Istituto di Scienze dell'Alimentazione, Consiglio Nazionale delle Ricerche , Avellino , Italy.
Front Oncol. 2015 Aug 10;5:183. doi: 10.3389/fonc.2015.00183. eCollection 2015.
Molecular mechanisms involved in pathogenesis of malignant melanoma have been widely studied and novel therapeutic treatments developed in recent past years. Molecular targets for therapy have mostly been recognized in the RAS-RAF-MEK-ERK and PI3K-AKT signaling pathways; small-molecule inhibitors were drawn to specifically target key kinases.
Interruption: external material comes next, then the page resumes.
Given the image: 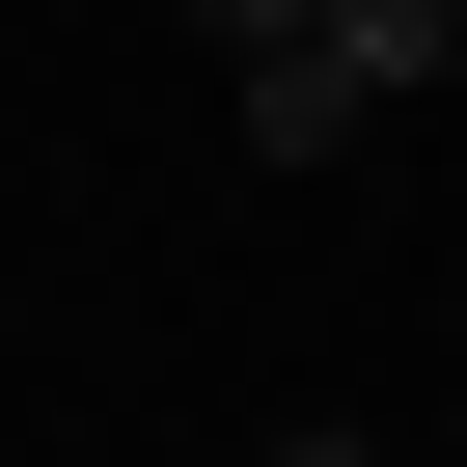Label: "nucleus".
Returning <instances> with one entry per match:
<instances>
[{"label":"nucleus","instance_id":"7ed1b4c3","mask_svg":"<svg viewBox=\"0 0 467 467\" xmlns=\"http://www.w3.org/2000/svg\"><path fill=\"white\" fill-rule=\"evenodd\" d=\"M192 28H220V83H248V56H303V28H330V0H192Z\"/></svg>","mask_w":467,"mask_h":467},{"label":"nucleus","instance_id":"f257e3e1","mask_svg":"<svg viewBox=\"0 0 467 467\" xmlns=\"http://www.w3.org/2000/svg\"><path fill=\"white\" fill-rule=\"evenodd\" d=\"M358 138H385V110H358V56H330V28H303V56H248V165H358Z\"/></svg>","mask_w":467,"mask_h":467},{"label":"nucleus","instance_id":"20e7f679","mask_svg":"<svg viewBox=\"0 0 467 467\" xmlns=\"http://www.w3.org/2000/svg\"><path fill=\"white\" fill-rule=\"evenodd\" d=\"M275 467H385V440H330V412H303V440H275Z\"/></svg>","mask_w":467,"mask_h":467},{"label":"nucleus","instance_id":"f03ea898","mask_svg":"<svg viewBox=\"0 0 467 467\" xmlns=\"http://www.w3.org/2000/svg\"><path fill=\"white\" fill-rule=\"evenodd\" d=\"M330 56H358V110H412V83H467V0H330Z\"/></svg>","mask_w":467,"mask_h":467}]
</instances>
Unfortunately, these targeted drugs may display intrinsic or acquired resistance and various evidences suggest that inhibition of a single effector of the signal transduction cascades involved in melanoma pathogenesis may be ineffective in blocking the tumor growth. In this sense, a wider comprehension of the multiple molecular alterations accounting for either response or resistance to treatments with targeted inhibitors may be helpful in assessing, which is the most effective combination of such therapies. In the present review, we summarize the known molecular mechanisms underlying either intrinsic and acquired drug resistance either alternative roads to melanoma pathogenesis, which may become targets for innovative anticancer approaches.
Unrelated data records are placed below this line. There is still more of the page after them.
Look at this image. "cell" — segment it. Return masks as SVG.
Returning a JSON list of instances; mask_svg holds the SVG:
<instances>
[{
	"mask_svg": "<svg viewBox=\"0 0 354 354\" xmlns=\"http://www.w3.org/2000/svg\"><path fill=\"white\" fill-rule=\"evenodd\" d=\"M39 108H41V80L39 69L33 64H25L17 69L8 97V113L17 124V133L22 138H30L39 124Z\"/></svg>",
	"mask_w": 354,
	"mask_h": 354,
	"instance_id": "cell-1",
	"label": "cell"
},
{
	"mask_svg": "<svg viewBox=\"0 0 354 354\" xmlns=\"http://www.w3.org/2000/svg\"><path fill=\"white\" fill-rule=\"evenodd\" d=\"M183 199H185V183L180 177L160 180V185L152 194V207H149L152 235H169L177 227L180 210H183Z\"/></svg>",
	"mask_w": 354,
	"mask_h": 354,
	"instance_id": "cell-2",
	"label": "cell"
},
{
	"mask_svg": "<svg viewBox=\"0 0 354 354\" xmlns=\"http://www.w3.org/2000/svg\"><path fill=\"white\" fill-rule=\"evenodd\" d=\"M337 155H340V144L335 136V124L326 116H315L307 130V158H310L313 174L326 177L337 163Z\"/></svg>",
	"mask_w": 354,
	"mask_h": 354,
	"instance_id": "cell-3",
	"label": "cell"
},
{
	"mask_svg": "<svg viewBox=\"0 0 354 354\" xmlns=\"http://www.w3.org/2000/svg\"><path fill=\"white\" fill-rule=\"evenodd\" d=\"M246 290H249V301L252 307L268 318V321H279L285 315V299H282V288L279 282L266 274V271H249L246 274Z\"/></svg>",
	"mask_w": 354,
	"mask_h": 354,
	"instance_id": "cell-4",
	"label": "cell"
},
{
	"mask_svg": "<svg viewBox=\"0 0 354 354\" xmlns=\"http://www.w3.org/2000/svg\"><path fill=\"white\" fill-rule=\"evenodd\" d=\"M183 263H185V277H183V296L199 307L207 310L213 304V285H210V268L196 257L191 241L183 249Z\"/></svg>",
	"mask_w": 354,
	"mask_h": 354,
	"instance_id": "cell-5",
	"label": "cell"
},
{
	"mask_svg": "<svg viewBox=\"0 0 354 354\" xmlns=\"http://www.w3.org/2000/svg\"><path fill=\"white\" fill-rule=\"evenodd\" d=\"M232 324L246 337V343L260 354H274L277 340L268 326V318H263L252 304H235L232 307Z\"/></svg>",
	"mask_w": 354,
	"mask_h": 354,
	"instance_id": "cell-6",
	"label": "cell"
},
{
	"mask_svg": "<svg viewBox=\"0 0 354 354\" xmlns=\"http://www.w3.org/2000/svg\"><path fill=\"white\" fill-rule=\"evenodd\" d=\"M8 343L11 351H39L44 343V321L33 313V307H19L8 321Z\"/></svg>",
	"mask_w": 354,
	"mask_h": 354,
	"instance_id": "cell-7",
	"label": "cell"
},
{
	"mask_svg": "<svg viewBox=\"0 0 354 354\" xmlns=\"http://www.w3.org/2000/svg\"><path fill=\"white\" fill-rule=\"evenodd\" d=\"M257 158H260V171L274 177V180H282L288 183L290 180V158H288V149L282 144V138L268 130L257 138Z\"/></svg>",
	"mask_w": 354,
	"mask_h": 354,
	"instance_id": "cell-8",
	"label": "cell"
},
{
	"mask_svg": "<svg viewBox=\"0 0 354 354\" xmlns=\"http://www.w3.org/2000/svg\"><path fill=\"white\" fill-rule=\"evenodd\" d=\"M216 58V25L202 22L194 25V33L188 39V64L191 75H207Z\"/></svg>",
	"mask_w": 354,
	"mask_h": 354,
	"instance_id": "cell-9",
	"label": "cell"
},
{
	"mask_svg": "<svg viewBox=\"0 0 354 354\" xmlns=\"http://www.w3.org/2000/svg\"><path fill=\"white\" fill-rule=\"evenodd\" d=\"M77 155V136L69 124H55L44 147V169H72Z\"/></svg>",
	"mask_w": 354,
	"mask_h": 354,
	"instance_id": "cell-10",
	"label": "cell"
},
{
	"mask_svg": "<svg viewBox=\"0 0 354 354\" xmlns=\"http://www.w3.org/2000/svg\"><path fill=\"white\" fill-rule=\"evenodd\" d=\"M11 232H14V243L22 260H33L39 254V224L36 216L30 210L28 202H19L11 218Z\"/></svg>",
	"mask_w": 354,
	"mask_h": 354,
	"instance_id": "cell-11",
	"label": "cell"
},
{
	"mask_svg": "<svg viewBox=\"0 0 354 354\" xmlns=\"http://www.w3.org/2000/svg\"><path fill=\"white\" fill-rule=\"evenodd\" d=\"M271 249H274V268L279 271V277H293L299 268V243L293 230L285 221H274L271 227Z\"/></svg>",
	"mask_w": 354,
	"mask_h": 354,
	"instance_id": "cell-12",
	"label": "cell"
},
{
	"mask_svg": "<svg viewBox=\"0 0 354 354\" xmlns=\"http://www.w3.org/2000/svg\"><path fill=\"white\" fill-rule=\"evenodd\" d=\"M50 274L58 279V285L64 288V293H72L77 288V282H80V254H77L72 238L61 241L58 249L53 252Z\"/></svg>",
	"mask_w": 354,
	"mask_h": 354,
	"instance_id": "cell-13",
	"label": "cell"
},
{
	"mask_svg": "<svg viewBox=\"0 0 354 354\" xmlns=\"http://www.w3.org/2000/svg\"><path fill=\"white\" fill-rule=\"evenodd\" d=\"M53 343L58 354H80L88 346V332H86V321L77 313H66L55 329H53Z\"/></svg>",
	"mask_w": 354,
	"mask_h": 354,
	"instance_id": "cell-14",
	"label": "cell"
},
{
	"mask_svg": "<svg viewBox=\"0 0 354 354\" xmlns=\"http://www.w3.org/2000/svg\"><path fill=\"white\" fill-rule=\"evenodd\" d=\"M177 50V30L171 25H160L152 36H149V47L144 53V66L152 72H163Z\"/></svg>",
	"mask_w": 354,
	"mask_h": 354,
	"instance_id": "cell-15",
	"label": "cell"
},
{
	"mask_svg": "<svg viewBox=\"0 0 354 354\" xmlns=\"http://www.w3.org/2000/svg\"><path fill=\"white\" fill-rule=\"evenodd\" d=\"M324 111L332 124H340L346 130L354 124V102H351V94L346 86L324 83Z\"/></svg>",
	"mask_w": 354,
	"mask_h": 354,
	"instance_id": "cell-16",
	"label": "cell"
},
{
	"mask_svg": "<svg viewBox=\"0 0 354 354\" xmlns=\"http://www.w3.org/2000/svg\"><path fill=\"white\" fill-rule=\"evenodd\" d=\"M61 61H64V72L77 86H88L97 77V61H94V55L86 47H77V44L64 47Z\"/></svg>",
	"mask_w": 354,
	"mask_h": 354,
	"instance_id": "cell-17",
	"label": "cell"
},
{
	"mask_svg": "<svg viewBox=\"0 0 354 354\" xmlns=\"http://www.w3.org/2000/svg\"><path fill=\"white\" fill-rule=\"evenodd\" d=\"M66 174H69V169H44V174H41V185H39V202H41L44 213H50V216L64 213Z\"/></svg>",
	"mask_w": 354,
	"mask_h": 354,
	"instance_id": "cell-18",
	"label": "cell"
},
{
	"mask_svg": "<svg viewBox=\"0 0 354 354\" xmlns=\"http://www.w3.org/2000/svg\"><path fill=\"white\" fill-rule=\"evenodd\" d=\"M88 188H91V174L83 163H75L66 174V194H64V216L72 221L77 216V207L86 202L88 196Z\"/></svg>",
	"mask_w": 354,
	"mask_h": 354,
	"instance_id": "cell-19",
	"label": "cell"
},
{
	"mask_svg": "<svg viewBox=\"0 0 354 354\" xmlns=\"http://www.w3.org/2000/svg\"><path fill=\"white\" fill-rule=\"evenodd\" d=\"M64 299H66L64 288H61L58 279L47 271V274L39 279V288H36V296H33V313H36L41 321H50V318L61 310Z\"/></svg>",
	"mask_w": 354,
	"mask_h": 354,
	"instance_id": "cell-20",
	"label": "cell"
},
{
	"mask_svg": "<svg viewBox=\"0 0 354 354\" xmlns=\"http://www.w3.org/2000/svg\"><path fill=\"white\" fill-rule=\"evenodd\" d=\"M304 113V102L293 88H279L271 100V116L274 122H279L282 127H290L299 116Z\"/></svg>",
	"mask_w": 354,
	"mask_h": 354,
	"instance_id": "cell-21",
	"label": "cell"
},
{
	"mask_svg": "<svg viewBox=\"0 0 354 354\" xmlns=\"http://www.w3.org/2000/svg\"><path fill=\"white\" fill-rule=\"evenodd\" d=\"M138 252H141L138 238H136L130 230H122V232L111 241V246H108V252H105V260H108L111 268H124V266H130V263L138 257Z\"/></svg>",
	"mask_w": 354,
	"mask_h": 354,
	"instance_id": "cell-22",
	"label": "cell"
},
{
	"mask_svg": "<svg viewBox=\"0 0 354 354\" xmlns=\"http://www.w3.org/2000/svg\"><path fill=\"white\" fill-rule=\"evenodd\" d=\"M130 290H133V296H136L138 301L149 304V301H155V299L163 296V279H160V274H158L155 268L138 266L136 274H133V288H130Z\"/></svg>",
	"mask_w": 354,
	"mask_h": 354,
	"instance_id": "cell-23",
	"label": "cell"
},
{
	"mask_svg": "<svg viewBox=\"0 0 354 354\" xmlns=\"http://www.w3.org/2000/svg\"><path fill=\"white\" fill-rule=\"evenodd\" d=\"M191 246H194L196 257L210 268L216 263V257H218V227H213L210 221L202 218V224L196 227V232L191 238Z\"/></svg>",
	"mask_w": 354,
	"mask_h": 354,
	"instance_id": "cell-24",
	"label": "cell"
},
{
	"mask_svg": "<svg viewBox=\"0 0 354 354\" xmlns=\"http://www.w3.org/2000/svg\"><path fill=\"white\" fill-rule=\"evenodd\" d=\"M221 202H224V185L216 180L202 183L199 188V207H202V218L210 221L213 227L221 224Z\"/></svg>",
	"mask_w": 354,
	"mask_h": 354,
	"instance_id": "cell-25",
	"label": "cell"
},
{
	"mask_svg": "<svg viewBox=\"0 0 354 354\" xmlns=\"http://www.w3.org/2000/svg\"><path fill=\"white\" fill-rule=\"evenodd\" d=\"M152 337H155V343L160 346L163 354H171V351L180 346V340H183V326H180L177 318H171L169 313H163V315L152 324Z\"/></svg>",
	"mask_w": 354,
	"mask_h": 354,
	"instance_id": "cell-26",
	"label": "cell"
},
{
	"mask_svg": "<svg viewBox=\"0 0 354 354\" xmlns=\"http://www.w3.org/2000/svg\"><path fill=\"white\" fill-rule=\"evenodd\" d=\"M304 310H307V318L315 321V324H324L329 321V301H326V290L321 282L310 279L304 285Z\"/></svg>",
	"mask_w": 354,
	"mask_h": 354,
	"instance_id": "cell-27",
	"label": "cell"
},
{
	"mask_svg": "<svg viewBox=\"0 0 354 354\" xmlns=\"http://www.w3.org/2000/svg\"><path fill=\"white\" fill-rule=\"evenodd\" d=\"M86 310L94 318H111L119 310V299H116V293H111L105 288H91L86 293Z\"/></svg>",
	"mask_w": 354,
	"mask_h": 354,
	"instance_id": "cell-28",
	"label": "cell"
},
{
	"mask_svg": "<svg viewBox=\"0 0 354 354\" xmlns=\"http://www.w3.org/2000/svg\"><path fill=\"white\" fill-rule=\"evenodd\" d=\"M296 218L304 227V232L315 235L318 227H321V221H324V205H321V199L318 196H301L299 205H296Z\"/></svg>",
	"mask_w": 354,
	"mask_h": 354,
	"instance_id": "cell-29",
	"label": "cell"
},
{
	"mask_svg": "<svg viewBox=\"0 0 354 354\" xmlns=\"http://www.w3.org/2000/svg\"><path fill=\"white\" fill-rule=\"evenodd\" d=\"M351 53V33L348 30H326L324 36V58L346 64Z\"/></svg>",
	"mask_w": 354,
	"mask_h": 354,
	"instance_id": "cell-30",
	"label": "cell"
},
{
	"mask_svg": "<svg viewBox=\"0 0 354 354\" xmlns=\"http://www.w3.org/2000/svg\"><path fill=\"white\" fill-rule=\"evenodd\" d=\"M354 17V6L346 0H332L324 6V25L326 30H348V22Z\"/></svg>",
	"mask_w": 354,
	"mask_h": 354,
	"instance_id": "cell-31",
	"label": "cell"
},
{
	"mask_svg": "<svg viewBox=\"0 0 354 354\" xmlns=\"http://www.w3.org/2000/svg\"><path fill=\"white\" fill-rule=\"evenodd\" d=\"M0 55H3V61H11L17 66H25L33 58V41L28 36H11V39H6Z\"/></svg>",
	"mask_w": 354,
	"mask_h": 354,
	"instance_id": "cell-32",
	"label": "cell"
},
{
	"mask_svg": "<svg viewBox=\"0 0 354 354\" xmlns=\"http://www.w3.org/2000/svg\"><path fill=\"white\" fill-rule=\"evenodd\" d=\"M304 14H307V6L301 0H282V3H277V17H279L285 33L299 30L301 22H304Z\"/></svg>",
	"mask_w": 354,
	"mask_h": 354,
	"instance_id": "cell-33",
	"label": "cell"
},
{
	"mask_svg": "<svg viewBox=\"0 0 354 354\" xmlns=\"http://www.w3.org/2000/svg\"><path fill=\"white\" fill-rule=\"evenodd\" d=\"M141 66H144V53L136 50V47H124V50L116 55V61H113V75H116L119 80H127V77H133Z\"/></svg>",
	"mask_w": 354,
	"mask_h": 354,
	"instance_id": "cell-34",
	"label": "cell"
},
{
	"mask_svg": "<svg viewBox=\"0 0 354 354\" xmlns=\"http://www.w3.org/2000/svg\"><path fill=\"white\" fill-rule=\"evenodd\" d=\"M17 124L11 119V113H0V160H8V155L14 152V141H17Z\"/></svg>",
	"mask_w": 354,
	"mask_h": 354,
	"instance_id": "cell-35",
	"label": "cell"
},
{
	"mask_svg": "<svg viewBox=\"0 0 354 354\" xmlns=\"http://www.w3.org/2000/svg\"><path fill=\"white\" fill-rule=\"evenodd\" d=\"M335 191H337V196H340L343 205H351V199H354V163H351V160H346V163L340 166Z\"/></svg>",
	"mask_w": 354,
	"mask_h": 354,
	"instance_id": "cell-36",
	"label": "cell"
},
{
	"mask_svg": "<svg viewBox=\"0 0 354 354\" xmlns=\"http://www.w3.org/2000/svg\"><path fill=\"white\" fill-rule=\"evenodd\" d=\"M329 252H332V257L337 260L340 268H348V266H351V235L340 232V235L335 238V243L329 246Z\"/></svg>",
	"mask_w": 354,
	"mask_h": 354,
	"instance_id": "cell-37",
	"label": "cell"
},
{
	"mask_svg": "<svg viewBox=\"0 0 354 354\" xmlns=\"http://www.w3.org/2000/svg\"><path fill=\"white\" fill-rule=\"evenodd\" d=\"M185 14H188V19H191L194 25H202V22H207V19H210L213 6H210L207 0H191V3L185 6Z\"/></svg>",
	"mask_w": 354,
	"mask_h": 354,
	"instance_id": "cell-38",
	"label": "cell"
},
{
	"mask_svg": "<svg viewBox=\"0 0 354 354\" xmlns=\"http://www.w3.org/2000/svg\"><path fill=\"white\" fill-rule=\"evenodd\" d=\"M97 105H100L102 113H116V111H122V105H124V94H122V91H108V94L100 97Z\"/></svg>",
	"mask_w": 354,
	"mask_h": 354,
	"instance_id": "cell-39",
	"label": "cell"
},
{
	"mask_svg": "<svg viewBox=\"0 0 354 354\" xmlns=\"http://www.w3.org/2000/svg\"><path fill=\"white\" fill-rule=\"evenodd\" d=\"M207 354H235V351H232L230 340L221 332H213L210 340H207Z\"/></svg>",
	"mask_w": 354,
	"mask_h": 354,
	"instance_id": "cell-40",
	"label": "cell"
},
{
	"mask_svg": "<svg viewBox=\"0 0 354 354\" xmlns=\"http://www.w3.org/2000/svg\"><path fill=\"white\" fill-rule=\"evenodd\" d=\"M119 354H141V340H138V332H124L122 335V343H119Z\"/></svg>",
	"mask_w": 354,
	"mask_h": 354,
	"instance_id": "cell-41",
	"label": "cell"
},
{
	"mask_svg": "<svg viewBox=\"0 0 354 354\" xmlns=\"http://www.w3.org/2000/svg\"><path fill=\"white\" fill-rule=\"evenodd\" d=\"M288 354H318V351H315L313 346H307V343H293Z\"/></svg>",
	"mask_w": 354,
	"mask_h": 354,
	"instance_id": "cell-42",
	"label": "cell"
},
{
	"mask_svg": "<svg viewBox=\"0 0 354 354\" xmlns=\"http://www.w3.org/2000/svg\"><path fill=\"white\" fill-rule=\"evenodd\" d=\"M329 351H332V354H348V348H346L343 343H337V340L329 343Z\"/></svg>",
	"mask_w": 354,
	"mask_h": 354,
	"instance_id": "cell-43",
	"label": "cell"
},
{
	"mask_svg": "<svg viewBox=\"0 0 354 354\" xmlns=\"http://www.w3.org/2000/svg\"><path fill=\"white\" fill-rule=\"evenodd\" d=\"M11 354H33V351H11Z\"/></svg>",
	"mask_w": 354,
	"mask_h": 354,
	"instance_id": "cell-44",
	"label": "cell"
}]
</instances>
近年来,恶性黑色素瘤发病机制中涉及的分子机制已得到广泛研究,并开发出了新的治疗方法。治疗的分子靶点大多在RAS-RAF-MEK-ERK和PI3K-AKT信号通路中被识别出来;小分子抑制剂被设计用于特异性靶向关键激酶。不幸的是,这些靶向药物可能会表现出内在或获得性耐药性,各种证据表明,抑制黑色素瘤发病机制中涉及的信号转导级联反应的单一效应器可能无法有效阻断肿瘤生长。从这个意义上说,更广泛地理解导致对靶向抑制剂治疗产生反应或耐药的多种分子改变,可能有助于评估哪种治疗组合最有效。在本综述中,我们总结了内在和获得性耐药以及黑色素瘤发病机制的替代途径背后已知的分子机制,这些机制可能成为创新抗癌方法的靶点。